Admirado me animo com a conversa, já que conheço o departamento de design da empresa, onde por coincidência, trabalha um ex-aluno nosso e com os quais tivemos vários contatos. Até desenvolvemos no passado projetos em conjunto com nossos alunos, com suporte da empresa , como um interessante projeto de interior de automóvel destinado ao publico feminino. Somos interrompidos pelo serviço do micro lanche do serviço de bordo e comento que já tivemos dias melhores na Ponte Aérea. Ele ri e menciona que sabíamos administrar e contornar melhor a escassez típica de um país em desenvolvimento.

A conversa continua animada e pergunto por projetos atuais, nestes tempos de crise, de escassez de recursos, de excesso de cautela, de paralização de idéias. Ele me responde que estamos numa época de expectativas, enrola um pouco o papo e percebo que não pode revelar idéias corporativas. Para enfatizar meus argumentos, e dar uma de cara informado, relembro a ele que o departamento de design da empresa dele já teve atuação destacada em projetos de sucesso, como o Celta e o Prisma, por exemplo, que são projetos inteiramente nacionais e que até geraram um novo modelo de produção. Relembro a frente do projeto Sabiá, uma “pickup” conceitual apresentada em salões do automóvel internacionais e que foi aplicada em toda a linha Opel, da época. Falo das sucessivas remodelações da linha Corsa e Astra bem como de outros projetos pontuais que sustentam a imagem da empresa no Brasil e no exterior além do excelente estúdio de realidade virtual que possui atualmente.

Animado, faço ainda algumas considerações sobre designers brasileiros de empresas concorrentes, como a Volkswagen e da Fiat que atuam com sucesso no exterior e de novos players no mercado brasileiro, como os franceses que recentemente estabeleceram centros de design no Brasil. Ele se mostra impressionado com o meu entendimento do assunto e concorda com a nossa eficiência em termos de design automobilístico. Eu, meio bobo com meu desempenho, começo a extrapolar e coloco em questão o fato de não entender porque não temos uma montadora de capital verdadeiramente nacional, onde o design brasileiro fosse reconhecido, plenamente.
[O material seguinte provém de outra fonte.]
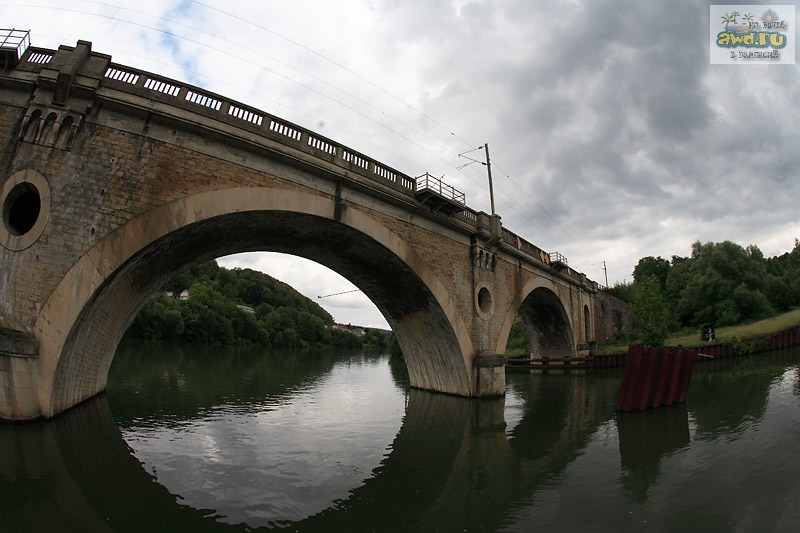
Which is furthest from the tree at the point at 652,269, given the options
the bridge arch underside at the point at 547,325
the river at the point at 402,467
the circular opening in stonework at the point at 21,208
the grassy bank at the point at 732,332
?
the circular opening in stonework at the point at 21,208

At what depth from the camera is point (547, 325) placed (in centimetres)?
3559

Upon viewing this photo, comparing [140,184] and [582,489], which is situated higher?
[140,184]

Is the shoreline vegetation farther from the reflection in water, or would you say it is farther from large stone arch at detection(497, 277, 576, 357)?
the reflection in water

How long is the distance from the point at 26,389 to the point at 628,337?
49.0 m

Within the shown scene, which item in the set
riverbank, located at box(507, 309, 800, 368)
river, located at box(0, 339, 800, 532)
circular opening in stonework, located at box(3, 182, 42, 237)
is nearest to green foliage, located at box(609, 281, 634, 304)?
riverbank, located at box(507, 309, 800, 368)

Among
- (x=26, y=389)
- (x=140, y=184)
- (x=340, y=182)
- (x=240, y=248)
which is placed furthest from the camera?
(x=240, y=248)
Ele então, não se contendo, se aproxima de mim, por sobre a poltrona do meio vazia, e me confidencia em voz baixa que talvez estivéssemos próximos disso naquele exato momento. Dá a entender que a filial nacional da GM esta para ser vendida a um forte grupo nacional, neste processo de concordata que a GM americana está vivendo. Sem ser muito explicito dá a entender que está indo negociar o fato naquele dia. Eu o encaro meio atônito por ter me revelado este segredo e fico cheio de esperança, imaginando que nosso design automobilístico finalmente poderá ter o reconhecimento que os japoneses, os coreanos ou mesmo os recém chegados indianos e chineses, tem, mesmo tendo começado muito depois de nós.
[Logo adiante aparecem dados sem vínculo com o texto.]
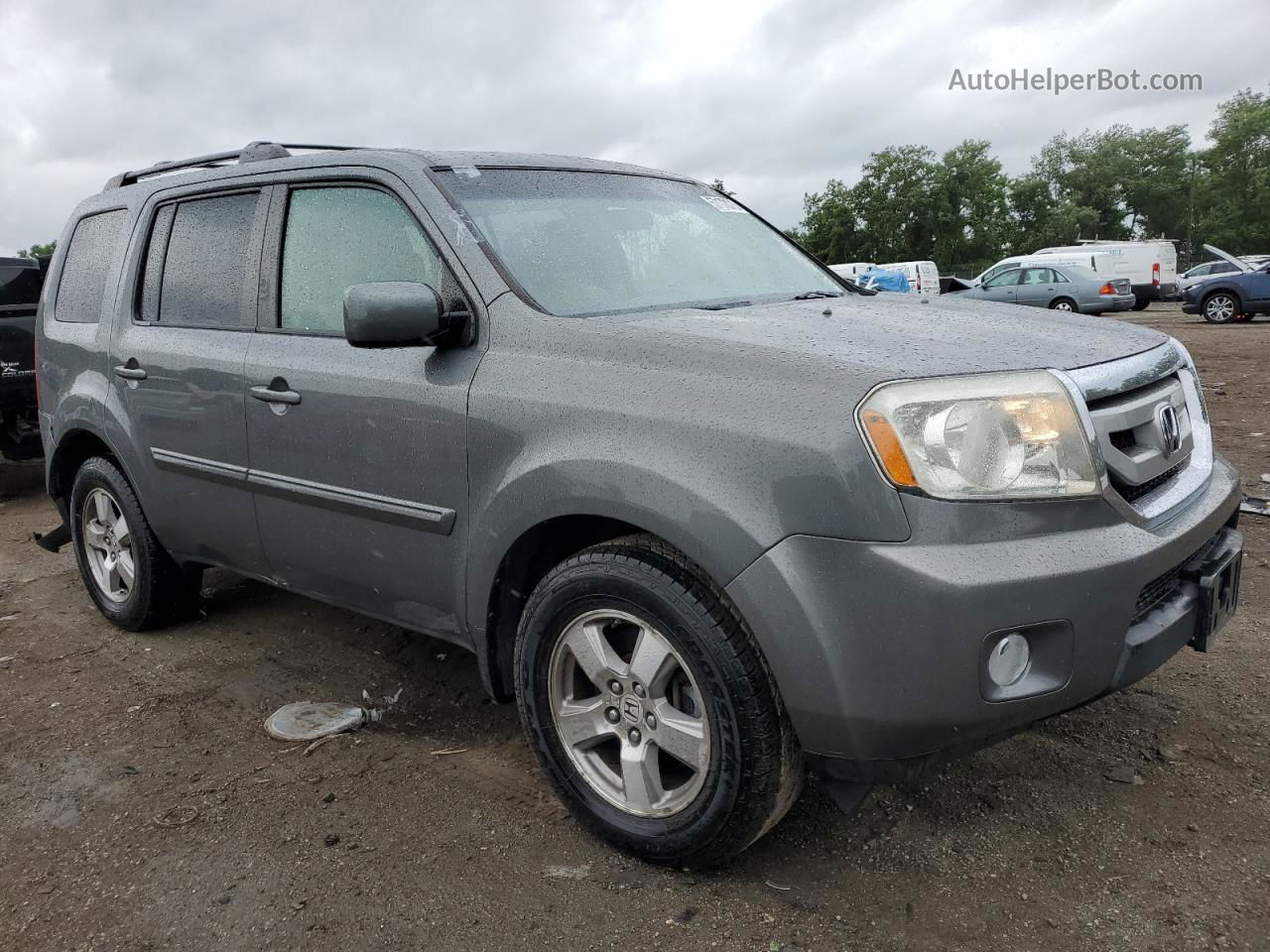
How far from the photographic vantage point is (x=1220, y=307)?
20172 millimetres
Nos aproximamos de São Paulo e o aviso dos cintos e dos aparelhos eletrônicos proibidos ecoa pelo avião. Trocamos cartões e finalmente vou decifrar aquele nome inaudível lá do começo. Quando fixo meus olhos míopes no cartão, percebo estar sem óculos e começo a ouvir um ruído estranho e persistente.

Me assusto muito pois parece um ruído de emergência e a repercussão de uma tragédia aérea recente ainda está presente na memória. Descubro ao mesmo tempo aliviado e decepcionado que é o meu celular me despertando para um novo dia de trabalho onde vou encarar mais uma turma de alunos, tendo que convencê-los que fazer design no Brasil vale a pena. Será um sonho? Coloco os óculos e me levanto, como faço todas as amanhãs.